[Collected data]
- - - - - - -
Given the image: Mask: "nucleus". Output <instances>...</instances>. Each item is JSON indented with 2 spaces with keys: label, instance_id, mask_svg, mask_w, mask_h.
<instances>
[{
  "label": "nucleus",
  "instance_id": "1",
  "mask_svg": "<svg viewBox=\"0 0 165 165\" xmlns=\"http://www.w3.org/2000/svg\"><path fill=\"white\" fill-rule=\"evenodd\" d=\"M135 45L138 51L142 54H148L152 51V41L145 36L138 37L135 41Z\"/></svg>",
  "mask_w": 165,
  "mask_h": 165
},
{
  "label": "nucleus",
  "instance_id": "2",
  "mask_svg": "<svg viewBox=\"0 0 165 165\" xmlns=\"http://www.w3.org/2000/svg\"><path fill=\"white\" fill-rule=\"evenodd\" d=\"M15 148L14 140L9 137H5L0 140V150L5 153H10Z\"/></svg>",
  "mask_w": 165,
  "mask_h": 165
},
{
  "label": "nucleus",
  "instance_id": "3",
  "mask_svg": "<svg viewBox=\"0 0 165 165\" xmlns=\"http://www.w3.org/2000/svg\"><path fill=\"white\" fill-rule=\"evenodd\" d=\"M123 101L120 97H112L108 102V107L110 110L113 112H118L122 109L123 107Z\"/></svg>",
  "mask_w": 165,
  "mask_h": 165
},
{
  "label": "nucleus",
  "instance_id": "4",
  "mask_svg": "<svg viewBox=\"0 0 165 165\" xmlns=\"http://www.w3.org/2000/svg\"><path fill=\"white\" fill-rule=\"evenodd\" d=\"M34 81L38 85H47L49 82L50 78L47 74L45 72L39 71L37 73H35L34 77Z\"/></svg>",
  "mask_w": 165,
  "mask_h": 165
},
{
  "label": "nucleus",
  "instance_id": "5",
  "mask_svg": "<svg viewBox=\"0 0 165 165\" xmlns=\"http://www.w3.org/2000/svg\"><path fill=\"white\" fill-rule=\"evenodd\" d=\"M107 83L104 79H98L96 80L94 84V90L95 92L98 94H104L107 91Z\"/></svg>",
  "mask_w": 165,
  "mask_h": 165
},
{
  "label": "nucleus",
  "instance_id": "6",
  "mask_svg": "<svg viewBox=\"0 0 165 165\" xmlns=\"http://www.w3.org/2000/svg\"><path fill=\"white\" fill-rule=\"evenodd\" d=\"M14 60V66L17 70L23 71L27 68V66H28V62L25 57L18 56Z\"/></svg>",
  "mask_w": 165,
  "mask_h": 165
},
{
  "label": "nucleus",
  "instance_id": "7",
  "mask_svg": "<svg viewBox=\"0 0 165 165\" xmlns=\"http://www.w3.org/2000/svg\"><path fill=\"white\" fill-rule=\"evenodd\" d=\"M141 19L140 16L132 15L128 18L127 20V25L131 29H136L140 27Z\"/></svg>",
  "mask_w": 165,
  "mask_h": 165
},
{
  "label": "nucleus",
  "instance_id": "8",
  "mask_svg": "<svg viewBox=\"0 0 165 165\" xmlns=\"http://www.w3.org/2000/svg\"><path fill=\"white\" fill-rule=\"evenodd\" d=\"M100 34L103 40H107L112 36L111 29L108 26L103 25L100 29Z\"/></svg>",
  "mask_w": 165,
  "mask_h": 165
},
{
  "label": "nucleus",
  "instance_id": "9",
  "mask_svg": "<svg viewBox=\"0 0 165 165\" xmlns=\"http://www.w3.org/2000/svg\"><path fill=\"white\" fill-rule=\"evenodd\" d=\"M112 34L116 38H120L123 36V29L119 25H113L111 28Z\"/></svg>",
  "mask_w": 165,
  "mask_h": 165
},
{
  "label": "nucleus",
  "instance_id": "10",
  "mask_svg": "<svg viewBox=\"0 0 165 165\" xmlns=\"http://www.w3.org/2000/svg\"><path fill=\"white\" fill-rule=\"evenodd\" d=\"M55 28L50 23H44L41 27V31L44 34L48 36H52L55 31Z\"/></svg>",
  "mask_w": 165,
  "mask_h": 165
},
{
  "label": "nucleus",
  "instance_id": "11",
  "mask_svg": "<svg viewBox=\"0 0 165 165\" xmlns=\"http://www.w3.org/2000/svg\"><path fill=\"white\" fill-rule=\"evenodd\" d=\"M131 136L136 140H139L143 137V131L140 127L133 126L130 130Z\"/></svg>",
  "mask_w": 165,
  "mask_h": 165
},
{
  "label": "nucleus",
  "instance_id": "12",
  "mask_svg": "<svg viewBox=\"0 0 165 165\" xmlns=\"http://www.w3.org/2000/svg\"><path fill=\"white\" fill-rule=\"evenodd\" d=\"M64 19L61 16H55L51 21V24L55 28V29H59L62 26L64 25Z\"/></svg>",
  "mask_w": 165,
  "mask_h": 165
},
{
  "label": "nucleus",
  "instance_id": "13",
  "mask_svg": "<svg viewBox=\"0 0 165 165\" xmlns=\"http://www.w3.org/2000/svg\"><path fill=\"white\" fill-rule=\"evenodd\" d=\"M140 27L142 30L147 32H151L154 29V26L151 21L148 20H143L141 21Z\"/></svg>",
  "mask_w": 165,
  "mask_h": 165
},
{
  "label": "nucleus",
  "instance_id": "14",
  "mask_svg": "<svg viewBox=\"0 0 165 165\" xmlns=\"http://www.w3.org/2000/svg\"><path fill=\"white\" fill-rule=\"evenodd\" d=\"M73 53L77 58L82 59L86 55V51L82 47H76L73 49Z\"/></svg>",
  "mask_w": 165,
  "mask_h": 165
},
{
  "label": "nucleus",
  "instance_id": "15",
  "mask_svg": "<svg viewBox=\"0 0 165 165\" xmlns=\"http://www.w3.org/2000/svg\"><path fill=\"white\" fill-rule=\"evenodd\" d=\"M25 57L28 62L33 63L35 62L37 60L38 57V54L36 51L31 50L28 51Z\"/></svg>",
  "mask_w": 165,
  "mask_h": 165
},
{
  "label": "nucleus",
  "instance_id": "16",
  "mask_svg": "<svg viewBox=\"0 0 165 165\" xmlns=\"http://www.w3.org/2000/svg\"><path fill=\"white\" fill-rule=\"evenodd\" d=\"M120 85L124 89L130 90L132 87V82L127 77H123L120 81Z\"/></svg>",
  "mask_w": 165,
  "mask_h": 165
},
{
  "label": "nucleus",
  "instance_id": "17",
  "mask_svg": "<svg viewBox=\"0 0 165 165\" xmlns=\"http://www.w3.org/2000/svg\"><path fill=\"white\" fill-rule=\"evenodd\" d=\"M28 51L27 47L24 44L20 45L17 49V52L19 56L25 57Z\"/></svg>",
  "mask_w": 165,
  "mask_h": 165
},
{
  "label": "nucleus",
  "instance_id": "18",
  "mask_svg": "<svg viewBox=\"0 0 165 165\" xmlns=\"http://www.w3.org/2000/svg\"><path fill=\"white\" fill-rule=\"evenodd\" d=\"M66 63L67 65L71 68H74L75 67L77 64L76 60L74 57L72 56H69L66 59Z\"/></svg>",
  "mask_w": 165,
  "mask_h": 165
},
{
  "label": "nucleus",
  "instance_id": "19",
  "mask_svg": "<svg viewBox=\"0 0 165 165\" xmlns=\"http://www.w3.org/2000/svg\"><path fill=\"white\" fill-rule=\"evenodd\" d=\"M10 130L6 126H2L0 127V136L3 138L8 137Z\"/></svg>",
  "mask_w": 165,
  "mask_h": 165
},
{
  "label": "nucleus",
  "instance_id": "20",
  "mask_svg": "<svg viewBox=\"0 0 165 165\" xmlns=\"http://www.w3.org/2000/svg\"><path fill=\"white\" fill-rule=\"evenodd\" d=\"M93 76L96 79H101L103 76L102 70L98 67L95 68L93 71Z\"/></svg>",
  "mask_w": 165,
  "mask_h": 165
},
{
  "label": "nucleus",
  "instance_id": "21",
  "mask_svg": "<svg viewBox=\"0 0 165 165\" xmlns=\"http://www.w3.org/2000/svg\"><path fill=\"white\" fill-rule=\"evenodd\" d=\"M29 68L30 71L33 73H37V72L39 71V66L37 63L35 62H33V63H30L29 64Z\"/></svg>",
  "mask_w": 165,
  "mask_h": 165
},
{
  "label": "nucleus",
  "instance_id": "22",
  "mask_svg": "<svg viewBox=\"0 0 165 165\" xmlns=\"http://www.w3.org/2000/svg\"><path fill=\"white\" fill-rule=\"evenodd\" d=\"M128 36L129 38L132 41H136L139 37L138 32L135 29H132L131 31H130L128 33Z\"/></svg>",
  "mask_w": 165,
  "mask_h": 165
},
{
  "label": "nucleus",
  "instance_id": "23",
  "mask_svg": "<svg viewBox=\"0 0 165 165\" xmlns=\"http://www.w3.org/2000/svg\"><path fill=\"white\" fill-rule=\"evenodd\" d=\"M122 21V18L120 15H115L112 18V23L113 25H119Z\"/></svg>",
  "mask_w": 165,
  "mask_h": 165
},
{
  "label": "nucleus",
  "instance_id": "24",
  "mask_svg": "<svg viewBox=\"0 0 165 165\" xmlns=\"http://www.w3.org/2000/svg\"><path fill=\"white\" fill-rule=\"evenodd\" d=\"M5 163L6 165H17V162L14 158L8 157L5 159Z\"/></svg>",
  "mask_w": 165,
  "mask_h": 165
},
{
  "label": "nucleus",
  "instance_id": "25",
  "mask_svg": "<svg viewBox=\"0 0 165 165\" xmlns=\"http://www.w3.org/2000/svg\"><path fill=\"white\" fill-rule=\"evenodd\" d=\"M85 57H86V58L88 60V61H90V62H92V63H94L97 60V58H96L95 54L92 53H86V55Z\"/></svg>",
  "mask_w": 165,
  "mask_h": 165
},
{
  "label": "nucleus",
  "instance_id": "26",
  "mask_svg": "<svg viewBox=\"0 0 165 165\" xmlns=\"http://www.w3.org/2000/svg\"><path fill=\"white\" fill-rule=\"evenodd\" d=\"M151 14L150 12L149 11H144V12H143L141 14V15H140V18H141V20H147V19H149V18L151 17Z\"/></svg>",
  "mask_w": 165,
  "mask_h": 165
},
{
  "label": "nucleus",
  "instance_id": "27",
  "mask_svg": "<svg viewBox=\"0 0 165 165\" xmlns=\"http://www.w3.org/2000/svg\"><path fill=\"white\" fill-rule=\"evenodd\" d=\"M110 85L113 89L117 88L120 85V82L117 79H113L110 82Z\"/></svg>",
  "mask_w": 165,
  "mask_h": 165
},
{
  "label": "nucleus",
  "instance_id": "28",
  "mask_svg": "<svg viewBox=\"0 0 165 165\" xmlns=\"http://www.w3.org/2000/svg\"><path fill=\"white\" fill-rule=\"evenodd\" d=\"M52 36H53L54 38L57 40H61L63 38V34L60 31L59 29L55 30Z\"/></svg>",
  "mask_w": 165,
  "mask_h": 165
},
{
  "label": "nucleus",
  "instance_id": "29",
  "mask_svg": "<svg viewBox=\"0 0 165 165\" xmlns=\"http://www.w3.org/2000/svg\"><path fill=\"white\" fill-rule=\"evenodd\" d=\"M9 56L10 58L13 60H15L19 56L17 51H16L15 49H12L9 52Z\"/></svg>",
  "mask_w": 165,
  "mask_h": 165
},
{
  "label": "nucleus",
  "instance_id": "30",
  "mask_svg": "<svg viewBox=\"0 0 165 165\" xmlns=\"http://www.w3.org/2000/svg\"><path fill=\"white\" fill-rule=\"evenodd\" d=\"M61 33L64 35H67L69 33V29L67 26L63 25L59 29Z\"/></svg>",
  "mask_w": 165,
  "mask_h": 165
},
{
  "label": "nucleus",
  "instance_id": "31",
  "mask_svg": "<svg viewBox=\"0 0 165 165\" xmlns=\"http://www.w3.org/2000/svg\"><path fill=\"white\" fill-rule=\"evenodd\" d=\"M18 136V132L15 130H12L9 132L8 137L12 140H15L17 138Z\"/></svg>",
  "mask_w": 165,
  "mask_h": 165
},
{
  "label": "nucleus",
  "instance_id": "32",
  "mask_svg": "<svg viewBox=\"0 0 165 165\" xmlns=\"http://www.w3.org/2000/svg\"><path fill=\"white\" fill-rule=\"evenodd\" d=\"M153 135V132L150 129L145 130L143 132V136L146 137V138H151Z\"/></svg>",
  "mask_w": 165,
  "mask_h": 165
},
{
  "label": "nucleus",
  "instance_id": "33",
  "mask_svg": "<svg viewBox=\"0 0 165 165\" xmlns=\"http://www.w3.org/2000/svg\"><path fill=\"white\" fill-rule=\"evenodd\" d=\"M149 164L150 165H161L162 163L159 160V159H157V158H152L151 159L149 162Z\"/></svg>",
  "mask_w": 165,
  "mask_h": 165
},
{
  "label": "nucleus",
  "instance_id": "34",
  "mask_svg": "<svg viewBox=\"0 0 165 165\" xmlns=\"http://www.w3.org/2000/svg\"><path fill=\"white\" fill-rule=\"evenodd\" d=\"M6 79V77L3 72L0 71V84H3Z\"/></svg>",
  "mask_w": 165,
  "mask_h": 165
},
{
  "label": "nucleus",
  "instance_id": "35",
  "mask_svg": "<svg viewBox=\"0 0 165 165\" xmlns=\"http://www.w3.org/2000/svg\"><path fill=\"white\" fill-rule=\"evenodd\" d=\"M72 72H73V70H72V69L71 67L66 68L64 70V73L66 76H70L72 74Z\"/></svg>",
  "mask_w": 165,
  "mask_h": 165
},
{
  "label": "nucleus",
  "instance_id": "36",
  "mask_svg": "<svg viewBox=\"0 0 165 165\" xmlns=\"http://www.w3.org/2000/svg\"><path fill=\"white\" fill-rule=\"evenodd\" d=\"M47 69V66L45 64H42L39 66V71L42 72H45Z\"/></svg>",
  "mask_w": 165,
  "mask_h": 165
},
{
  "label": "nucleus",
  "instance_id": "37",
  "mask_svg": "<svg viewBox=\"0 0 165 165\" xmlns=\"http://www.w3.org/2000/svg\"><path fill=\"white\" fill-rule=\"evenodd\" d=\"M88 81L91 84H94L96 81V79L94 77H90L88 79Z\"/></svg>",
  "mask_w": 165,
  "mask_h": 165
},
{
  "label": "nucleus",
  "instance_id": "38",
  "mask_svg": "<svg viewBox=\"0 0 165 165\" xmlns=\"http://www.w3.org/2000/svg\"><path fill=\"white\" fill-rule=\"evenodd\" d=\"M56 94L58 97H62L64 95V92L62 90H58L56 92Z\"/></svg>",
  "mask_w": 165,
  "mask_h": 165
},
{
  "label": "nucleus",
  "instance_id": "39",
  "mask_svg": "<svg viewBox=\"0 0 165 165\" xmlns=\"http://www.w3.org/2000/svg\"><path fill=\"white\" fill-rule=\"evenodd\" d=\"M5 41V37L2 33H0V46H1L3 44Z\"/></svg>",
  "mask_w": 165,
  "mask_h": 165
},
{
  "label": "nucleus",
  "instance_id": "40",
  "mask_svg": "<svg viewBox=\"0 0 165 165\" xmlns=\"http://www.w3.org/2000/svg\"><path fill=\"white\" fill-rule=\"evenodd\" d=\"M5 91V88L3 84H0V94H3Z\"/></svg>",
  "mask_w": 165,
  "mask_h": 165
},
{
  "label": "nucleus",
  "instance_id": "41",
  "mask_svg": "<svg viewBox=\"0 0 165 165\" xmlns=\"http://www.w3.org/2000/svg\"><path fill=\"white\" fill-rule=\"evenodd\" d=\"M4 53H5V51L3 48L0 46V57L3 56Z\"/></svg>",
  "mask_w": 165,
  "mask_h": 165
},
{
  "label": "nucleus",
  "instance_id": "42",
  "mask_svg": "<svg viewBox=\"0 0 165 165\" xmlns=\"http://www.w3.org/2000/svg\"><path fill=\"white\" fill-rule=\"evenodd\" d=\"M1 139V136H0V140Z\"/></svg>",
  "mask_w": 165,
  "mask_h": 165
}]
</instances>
- - - - - - -
Pick out every line of the material above that contains the string "instances", treating uppercase and lowercase as different, and copy those lines.

Task result
Given the image: Mask: "nucleus". Output <instances>...</instances>. Each item is JSON indented with 2 spaces with keys: label, instance_id, mask_svg, mask_w, mask_h.
<instances>
</instances>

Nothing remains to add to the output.